Für die Gruppe, vorallem den Barden, ist der Hauptmann generel ein wahrer Segen, und wenn wir schon beim Thema sind, wir sind auch der meistbegehrte Gruppenchar direkt nach dem Barden, man bekommt immer eine Gruppe wenn man konsequent seine Fähigkeiten ausspielt.

Man muss sich nur eines klarmachen, wir sind nicht dazu da Schaden zu machen, wir sind die Versicherung der Gruppe, ohne uns geht alles, mit uns geht alles deutlich streßfreier und leichter. 

Ich möchte sogar soweit gehen und sagen, wenn ihr euch ins Zeug legt und nicht schlaft, gibt es mit uns keinen Wipe mehr.

Also Kameraden ^^ zeigt was in euch steckt und wie wertvoll wir sind.


Grüße

Silenthir

Stufe 42 Hauptmann auf Belegaer




			Dieser Inhalt steht nur eingeloggten Mitgliedern zur Verfügung.
        





P.S.: Bevor ich vergesse warum ich zitiert hab ^^ der Herold hat vier Skins, die per Rüstung im Fernkampfslot eingefügt werden können ab Stufe 20 und zeitgleich die Rüstung erhöhen.


----------



## Finothir (28. Juni 2007)

die verschiedenen rüstungen kann man beim hauptmann trainer erwerben, kosten 6 silber glaub ich un sehen wie folgt aus:
die des artilleristen: mein favorit, einfach ein kettenhemd un eine art robe
die des Pilgers: ziemlich dumm wie ich finde, sieht aus wie so ein fetter mönch^^
die des Knappen: so ähnlich wie artillerist nur mit roten haaren un bart
un die vierte weiß ich nich mehr^^


----------



## -bloodberry- (28. Juni 2007)

Ein Rüstungsschmied kann auch bessere Herold-Rüstungen schmieden (das entsprechende Rezept vorausgesetzt). 

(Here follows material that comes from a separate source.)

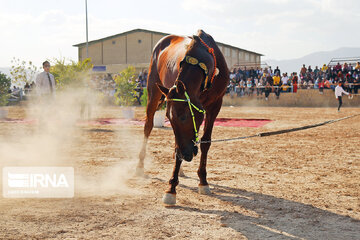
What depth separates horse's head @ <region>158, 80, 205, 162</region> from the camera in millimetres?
3735

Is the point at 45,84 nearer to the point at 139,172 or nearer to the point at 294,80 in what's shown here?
the point at 139,172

			Dieser Inhalt steht nur eingeloggten Mitgliedern zur Verfügung.


----------



## Maireen (29. Juni 2007)

Schneider könnens auch, zumindest hab ich gestern mit meinem Schneider das Rezept bekommen.


----------



## -bloodberry- (29. Juni 2007)

Oha, kann sein, dass ich mich gerade vertan habe, habe nicht ingame zu dem Zeitpunkt und konnte nicht nachsehen, mein zweiter Charakter ist nämlich Schneider, da ist wohl was durcheinandergekommen.
Also: _Schneider_ können verbesserte Rüstungen für den Herold herstellen. 

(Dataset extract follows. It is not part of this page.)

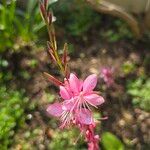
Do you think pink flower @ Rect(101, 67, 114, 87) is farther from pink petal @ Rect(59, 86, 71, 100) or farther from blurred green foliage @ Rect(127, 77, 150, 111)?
pink petal @ Rect(59, 86, 71, 100)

			Dieser Inhalt steht nur eingeloggten Mitgliedern zur Verfügung.


----------



## Maireen (29. Juni 2007)

schäm dich jetzt hätte ich mir doch glatt nen Hauptmann Twink gemacht und ihn zum Schmied ausgebildet um meinem Herold dann bessere Rüstungen herzustellen *ironie off*



			Dieser Inhalt steht nur eingeloggten Mitgliedern zur Verfügung.


----------



## Tikume (30. Juni 2007)

Wobei die verschiedenen Rüstungsskins (Pilger, Bürger, Artillerist und noch irgendwas) zumindest laut Aussage unseres Hauptmanns untereinander keinen Unterschied haben.

Als Barde kann ich nur sagen: Verbesserter Siegesherold ftw, allerdings sollte man ihn bei Bosskämpfen in einer Ecke abstellen ^^


----------



## moose86 (18. Juli 2007)

Tikume schrieb:


> Wobei die verschiedenen Rüstungsskins (Pilger, Bürger, Artillerist und noch irgendwas) zumindest laut Aussage unseres Hauptmanns untereinander keinen Unterschied haben.
> 
> 
> 
> ...


----------



## Tikume (18. Juli 2007)

Also in den letzten 50 Leveln habe ich nicht bemerkt dass das Hauptmannpet irgendeinen Effekt ausgelöst hätte.


----------



## moose86 (18. Juli 2007)

Tikume schrieb:


> Also in den letzten 50 Leveln habe ich nicht bemerkt dass das Hauptmannpet irgendeinen Effekt ausgelöst hätte.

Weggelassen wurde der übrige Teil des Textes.